By Matthew Curtis | Enzian Theater May 31, 2006 at 4:59AM
How's this for weird? Barry Bonds finally hits home run # 715 on Sunday afternoon to pass Babe Ruth for second place on the all-time list, and no one in the Bay area hears the call on the San Francisco Giants radio station, KNBR. Play-by-play announcer Dave Fleming was primed and ready, and as Bonds made contact for a mammoth blast to deep center field, here's what was heard:
"Three-two. Finley runs. The payoff pitch. A swing and a drive to deep cen..."
Then crowd noise only, as Fleming's mike went dead. The same mike that worked perfectly for the last two hours before Bonds swung at that pitch.

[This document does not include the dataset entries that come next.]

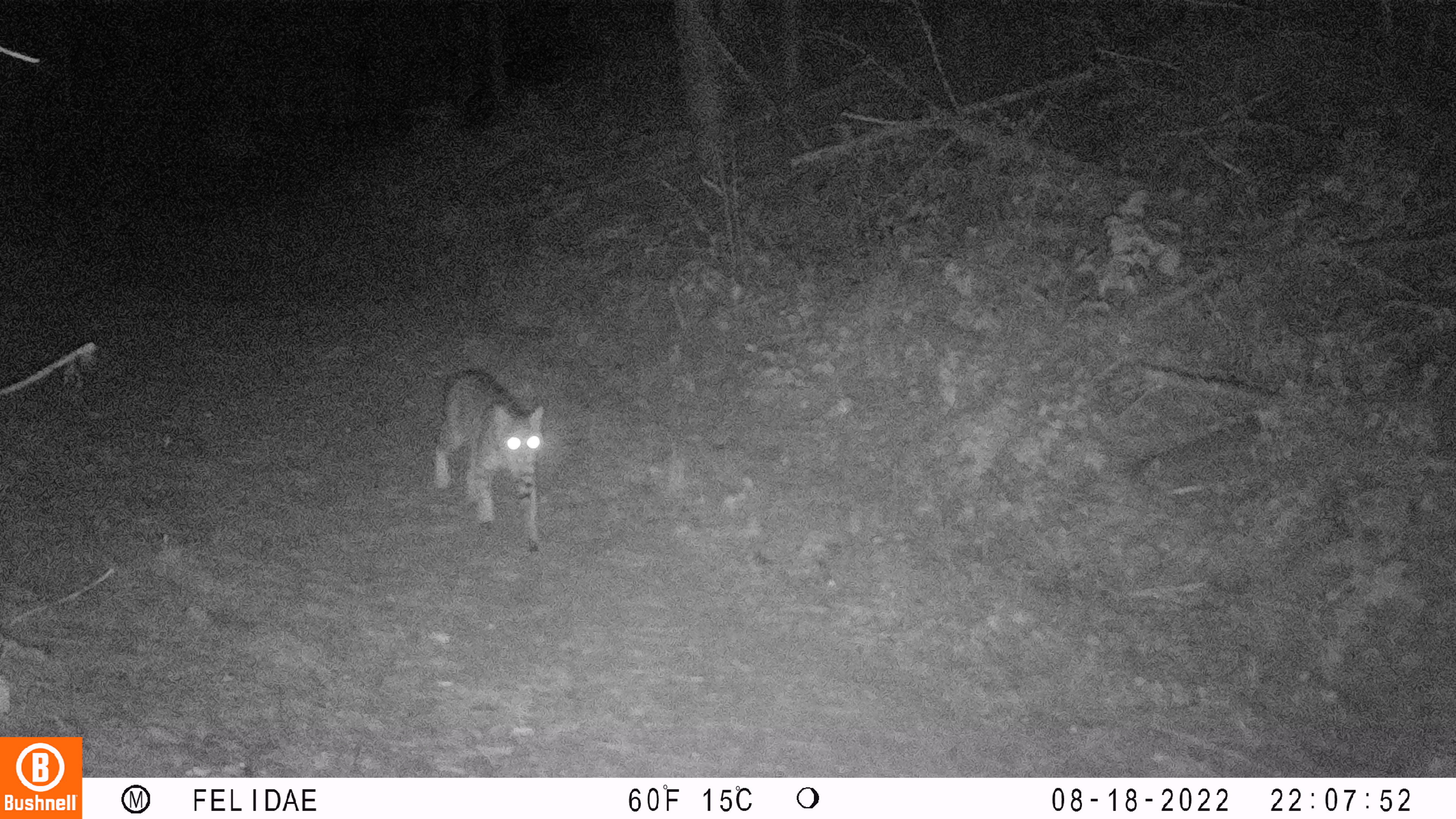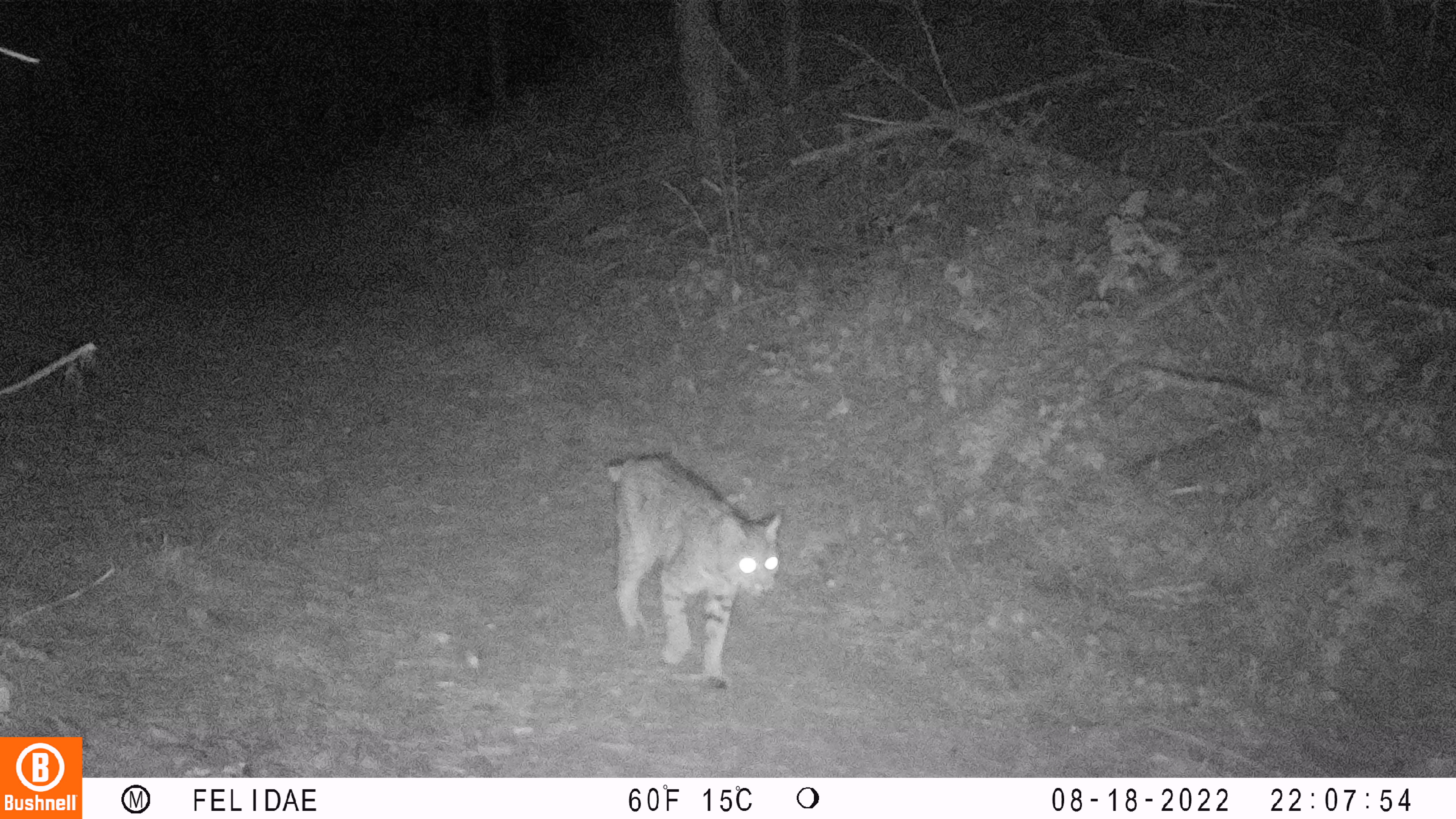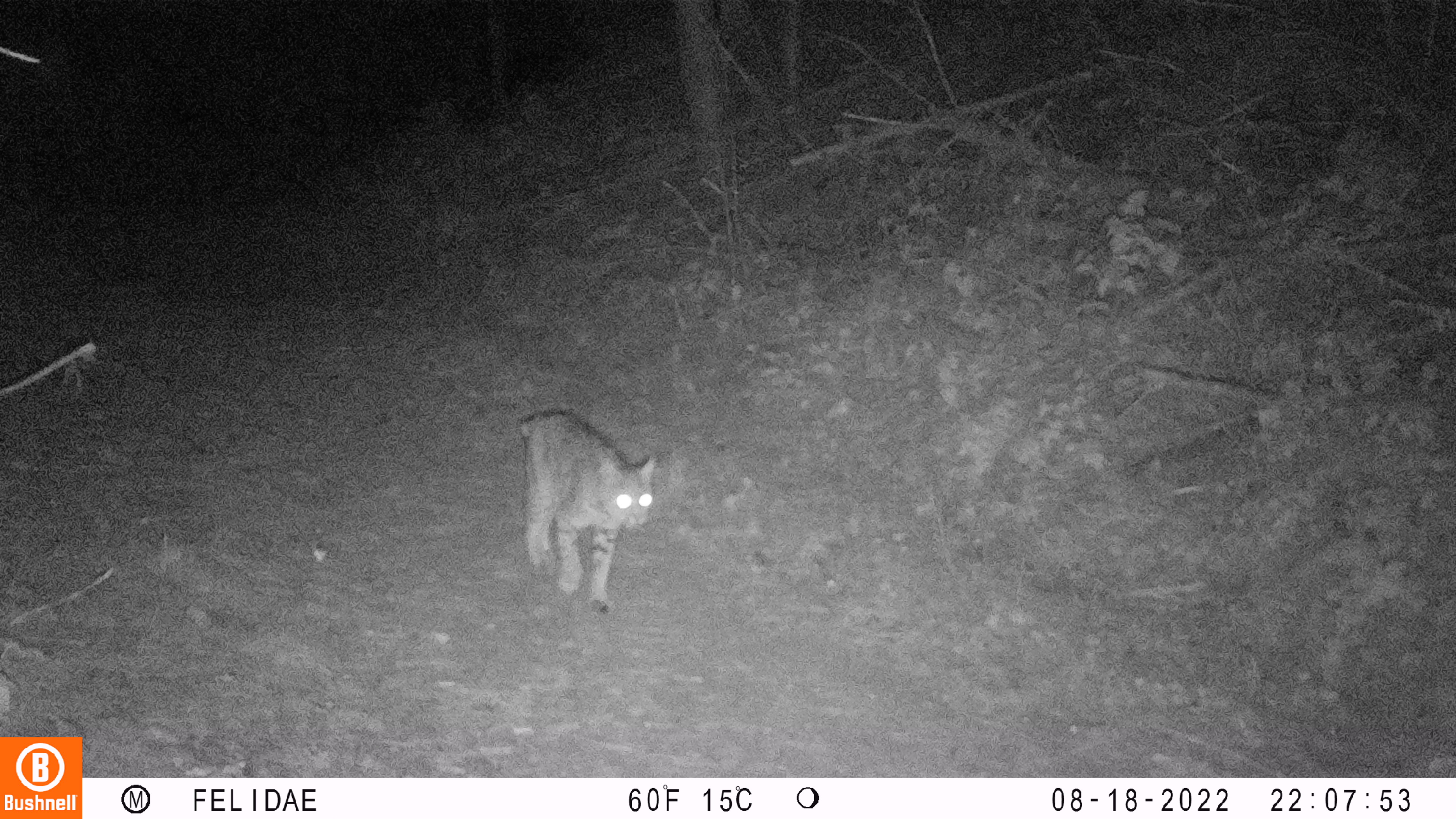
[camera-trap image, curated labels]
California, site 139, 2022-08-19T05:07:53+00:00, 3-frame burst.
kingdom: Animalia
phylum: Chordata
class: Mammalia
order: Carnivora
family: Felidae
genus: Lynx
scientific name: Lynx rufus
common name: bobcat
Bobcat (Lynx rufus).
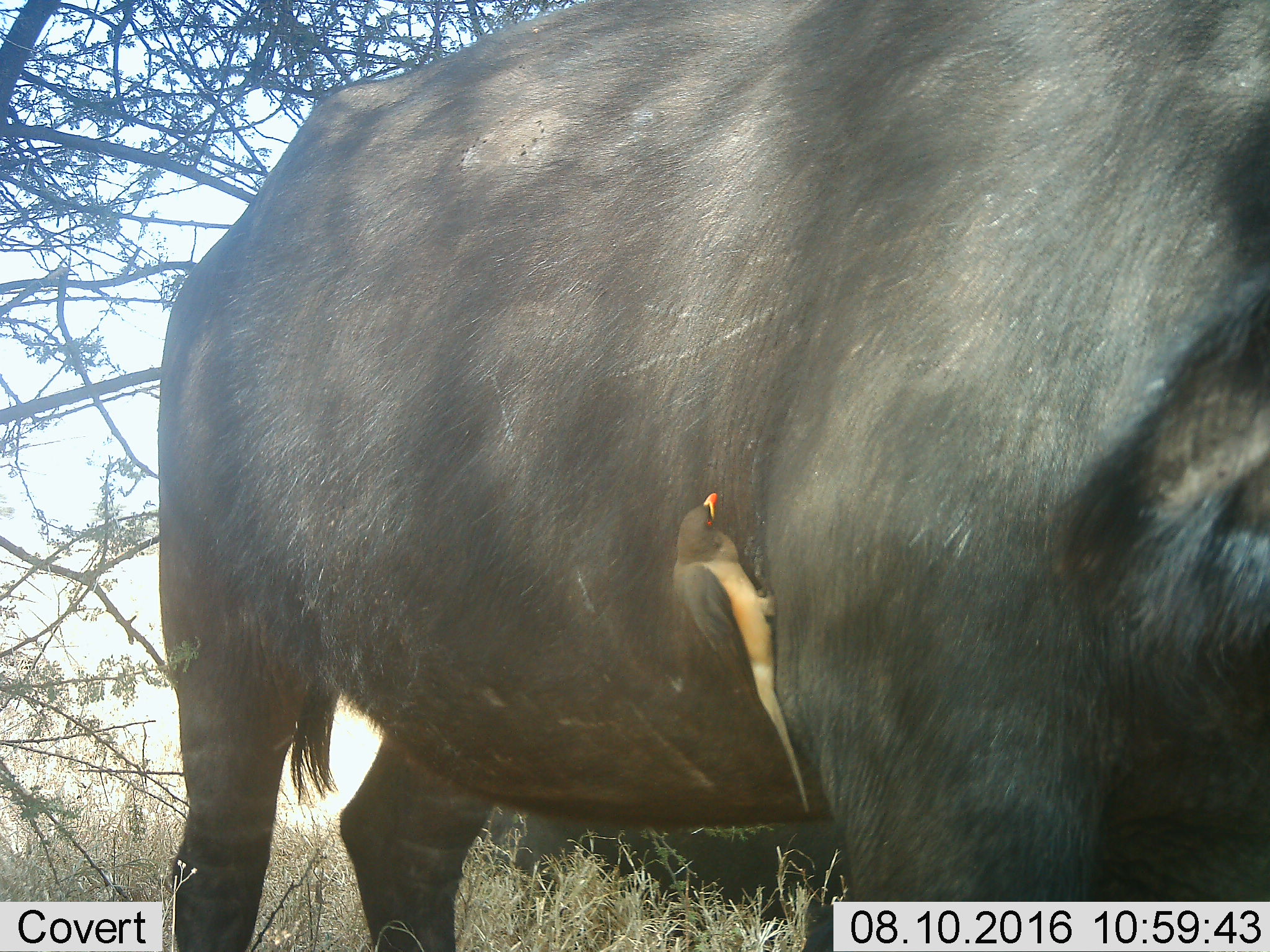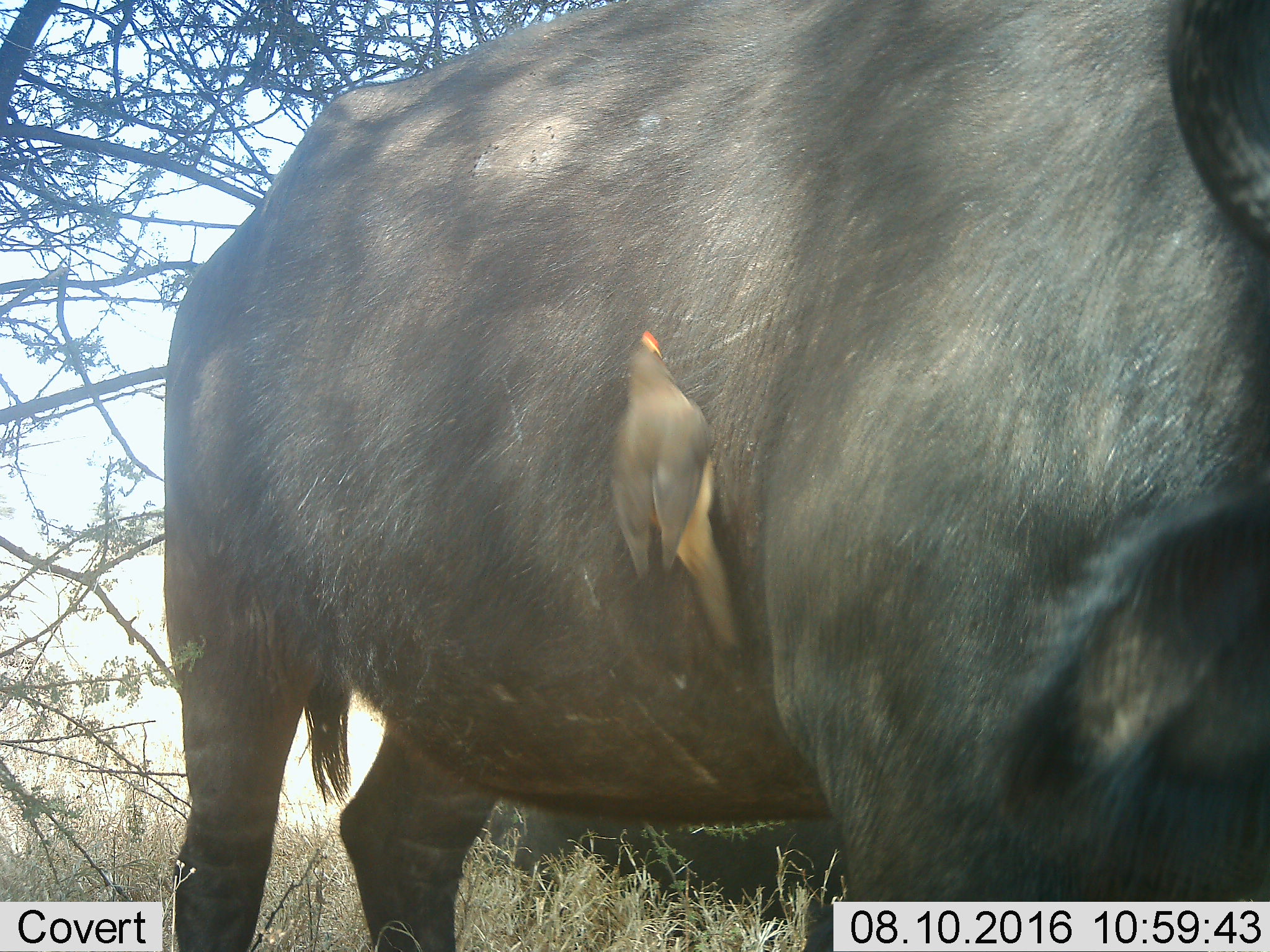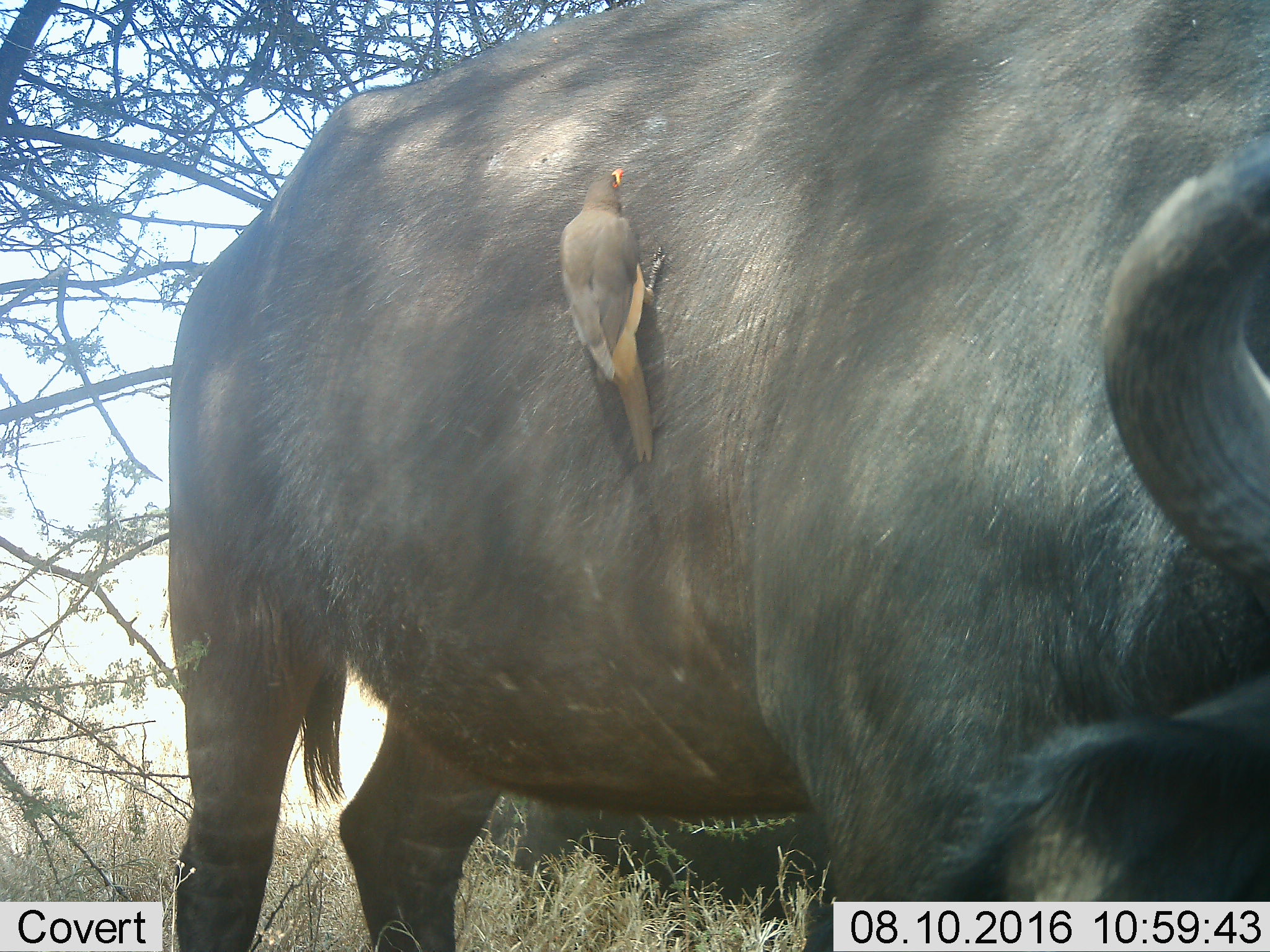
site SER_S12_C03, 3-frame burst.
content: unidentified animal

Many Red Sox fans believed in the "Curse of the Bambino" (bad karma for trading the greatest player in baseball to the rival Yankees in 1919) when the team failed to win a World Series for something like 9 decades up until a couple of years ago. Was the spirit of Babe Ruth at it again, or simply a disgruntled employee with a severe dislike of the most reviled man in baseball who happened to have his hand on the patchcord or button at the right time (or wrong depending on your feelings on the ex-roided up freak with the a-hole disposition)? If it was Ruth from beyond, it even kind of makes sense that he would silence the call on radio only and not television because that's how all of his amazing achievements were broadcast. By the time of Ruth's last season in 1935, only the most rudimentary TV models had been invented and baseball games were still a long way from being televised.
Technical glitch, p.o.'d baseball guy, the spirit of the Babe standing up for what's right. Who knows what really happened, but it's fun to speculate. And kind of bizarre to listen to (and not hear!) on such a "momentous" occasion.